RECORDS PROVIDED:

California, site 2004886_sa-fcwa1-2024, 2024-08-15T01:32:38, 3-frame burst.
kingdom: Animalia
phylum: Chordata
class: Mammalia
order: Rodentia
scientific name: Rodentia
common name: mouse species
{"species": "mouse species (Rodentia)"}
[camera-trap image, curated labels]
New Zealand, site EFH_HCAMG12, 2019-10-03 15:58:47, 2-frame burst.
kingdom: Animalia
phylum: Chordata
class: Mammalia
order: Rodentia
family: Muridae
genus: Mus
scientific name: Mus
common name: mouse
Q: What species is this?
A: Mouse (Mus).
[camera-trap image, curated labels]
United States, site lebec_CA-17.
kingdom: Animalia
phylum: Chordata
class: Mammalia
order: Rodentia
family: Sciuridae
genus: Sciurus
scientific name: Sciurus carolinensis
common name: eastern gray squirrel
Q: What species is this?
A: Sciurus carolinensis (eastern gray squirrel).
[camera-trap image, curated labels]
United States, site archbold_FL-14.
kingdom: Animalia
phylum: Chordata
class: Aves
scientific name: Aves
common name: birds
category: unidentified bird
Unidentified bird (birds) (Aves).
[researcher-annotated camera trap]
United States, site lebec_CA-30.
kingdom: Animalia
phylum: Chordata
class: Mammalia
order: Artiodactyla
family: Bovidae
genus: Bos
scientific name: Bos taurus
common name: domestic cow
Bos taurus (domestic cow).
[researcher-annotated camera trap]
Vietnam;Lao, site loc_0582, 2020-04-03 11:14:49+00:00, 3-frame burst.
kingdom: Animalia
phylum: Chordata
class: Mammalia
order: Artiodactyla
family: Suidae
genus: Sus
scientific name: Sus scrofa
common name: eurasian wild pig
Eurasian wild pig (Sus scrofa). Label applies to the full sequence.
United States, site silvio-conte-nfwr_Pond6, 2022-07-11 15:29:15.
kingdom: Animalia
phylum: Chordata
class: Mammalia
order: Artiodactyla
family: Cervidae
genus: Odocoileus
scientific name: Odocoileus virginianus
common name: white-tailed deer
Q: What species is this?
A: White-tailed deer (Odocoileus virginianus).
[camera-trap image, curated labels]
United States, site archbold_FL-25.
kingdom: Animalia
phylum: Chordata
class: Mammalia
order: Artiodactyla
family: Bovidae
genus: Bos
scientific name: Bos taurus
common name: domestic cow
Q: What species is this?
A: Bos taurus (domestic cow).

INSTRUCTIONS TO FOLLOW:
Copy each line of the records that contains the word "family".

EXERCISE RESULT:
family: Muridae
family: Sciuridae
family: Bovidae
family: Suidae
family: Cervidae
family: Bovidae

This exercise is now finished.